Bussy could not help smiling at the pretended grief of the young man.

“You love her, then?” he said.

“I should think so; you should see how she beats me.”

“And you let her do it?”

“Oh! yes.”

“But to return to Diana, Rémy; when shall we set off?”

“Ah! I expected that. On the latest possible day I should say.”

“Why so?”

“Firstly, because it seems to me that M. le Duc d’Anjou will want you here.”

“After?”

“Because M. de Monsoreau, by a special blessing, does not suspect you in the least, and would suspect something immediately if he saw you disappear from Paris at the same time as his wife.”

“What do I care for that?”

“No; but I care.

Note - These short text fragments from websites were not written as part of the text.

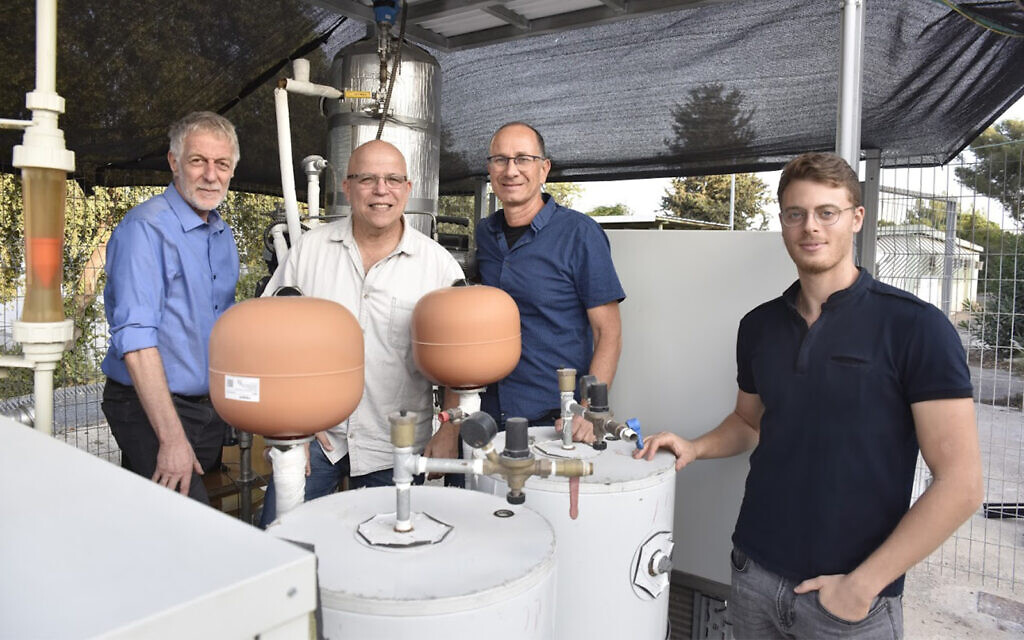 Technion team develops novel water-from-air system using desiccants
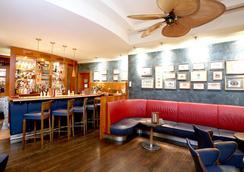 施泰根博閣索納爾度假酒店 - 羅斯托克 - 酒吧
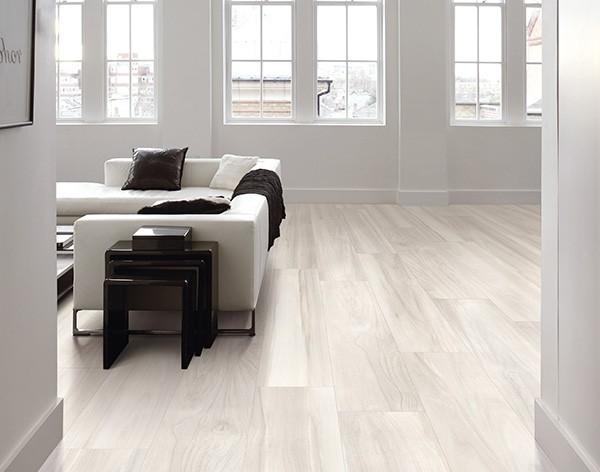 Pavimento in gres porcellanato Effetto Legno White Tuliper 20x120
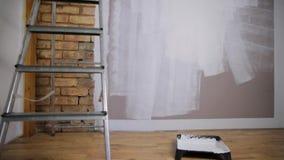 为上色的工具,漆滚筒,刷子,铝领导 部分色的墙壁 股票录像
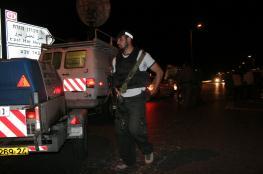المستوطنون بحماية من قوات الاحتلال يقتحمون حلحول شمال الخليل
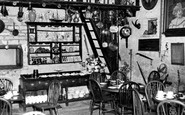 Bourton-on-The-Water, The Studio Café c.1955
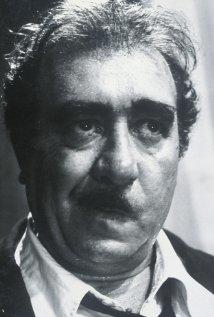 Una foto di Saro Urzì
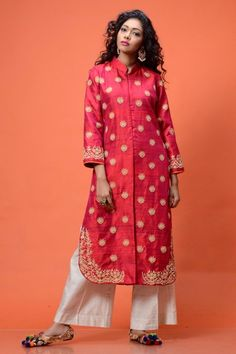 This Classy magenta raw silk jacket with beige embroidery all over teamed up with white pants redefines the deep rooted notion of 'simple being beautiful' Pakistani Dresses 2017, Indian Dresses, Indian Outfits, Kurta Designs, Blouse Designs, Dress Designs, Dress Over Pants, Kurta Style, Look Short
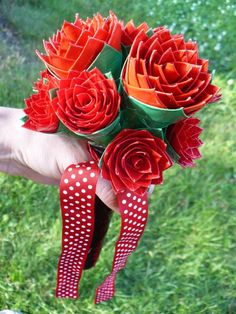Duct tape roses - saw these at the doctor's office this week....very heavy, but very cool!  They had them on top of their pens so that people wouldn't steal them Duct Tape Bows, Duct Tape Flowers, Paper Flowers, Washi Tape, Duct Tape Projects, Duck Tape Crafts, Rose Bridal Bouquet, Wedding Bouquet, Rose Wedding
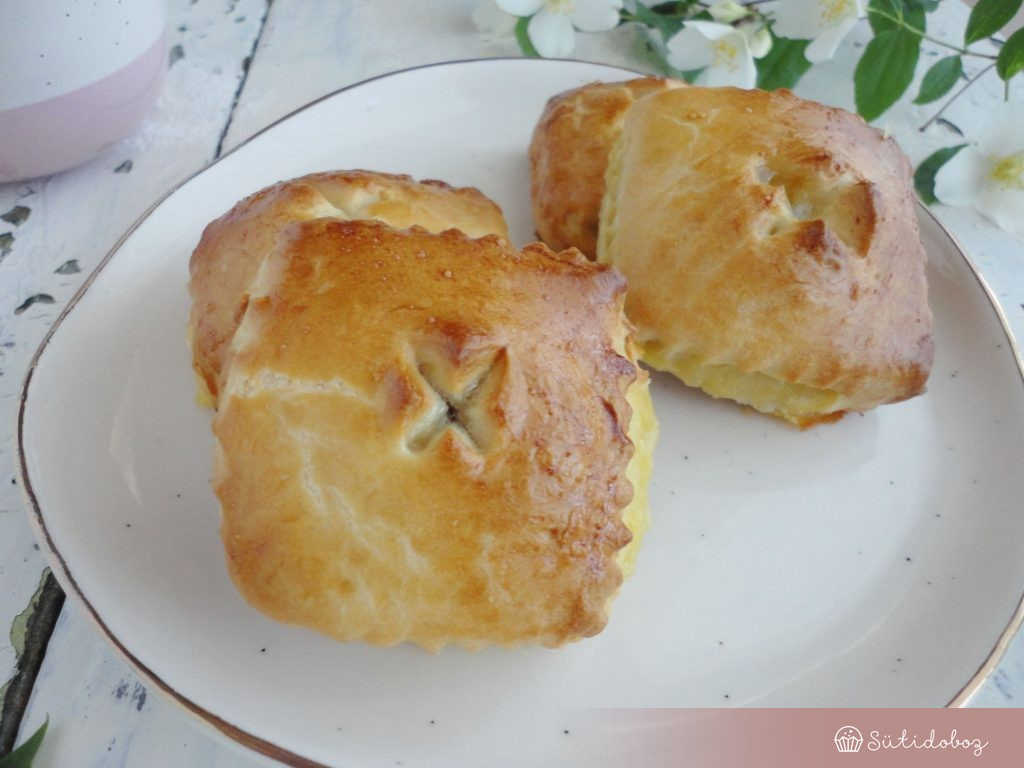 Rebarbarás-vaníliás mini pite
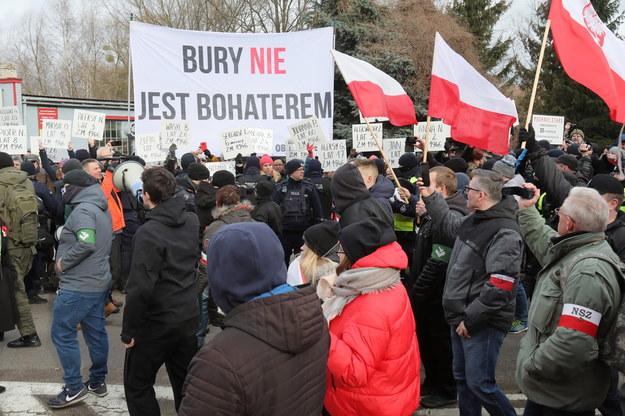 Uczestnicy marszu i kontrmanifestanci / Artur Reszko    /PAP
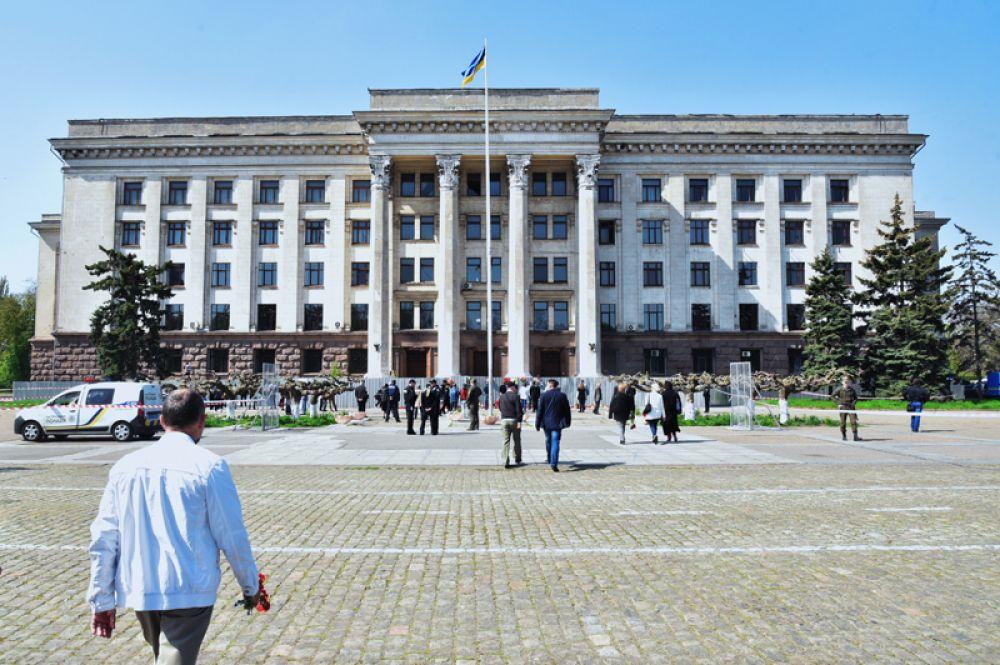 Участники во время акции в память о погибших при пожаре в Доме профсоюзов в Одессе.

I charge myself with curing the sword strokes received in duels, for, as you manage your sword well, you never receive very serious ones; but not the blows given secretly by jealous husbands; they are animals, who, in such cases, strike hard.”

“Well! my dear friend, if it is my destiny to be killed by M. de Monsoreau.”

“Well!”

“Well! he will kill me.”

“And then, a week after, Madame de Monsoreau will be reconciled to her husband, which will dreadfully enrage your poor soul, which will see it from above or below, without being able to prevent it.”

“You are right, Rémy; I will live.”

“Quite right; but that is not all, you must be charmingly polite to him; he is frightfully jealous of the Duc d’Anjou, who, while you were ill in bed, promenaded before the house with his Aurilly. Make advances, then, to this charming husband, and do not even ask him what has become of his wife, since you know quite well.”

“You are right, Rémy, I believe. Now I am no longer jealous of the bear, I will be civil to him.”

At this moment some one knocked at the door.

“Who is there?” cried Bussy.

“Monsieur,” replied a page, “there is a gentleman below who wishes to speak to you.”

“To speak to me so early; who is it?”

“A tall gentleman, dressed in green velvet.”

“Can it be Schomberg?”

“He said a tall man.”

“True, then Monsoreau, perhaps; well, let him enter.” After a minute the visitor entered.

“M. Chicot!” cried Bussy.

“Himself, M. le Comte.”

Rémy retired into another room, and then Chicot said, “Monsieur, I come to propose to you a little bargain.”

“Speak, monsieur,” said Bussy, in great surprise.

“What will you promise me if I render you a great service?”

“That depends on the service, monsieur,” replied Bussy, disdainfully.

Chicot feigned not to remark this air of disdain. “Monsieur,” said he, sitting down and crossing his long legs, “I remark that you do not ask me to sit down.”

The color mounted to Bussy’s face.

“Monsieur,” continued Chicot, “have you heard of the League?”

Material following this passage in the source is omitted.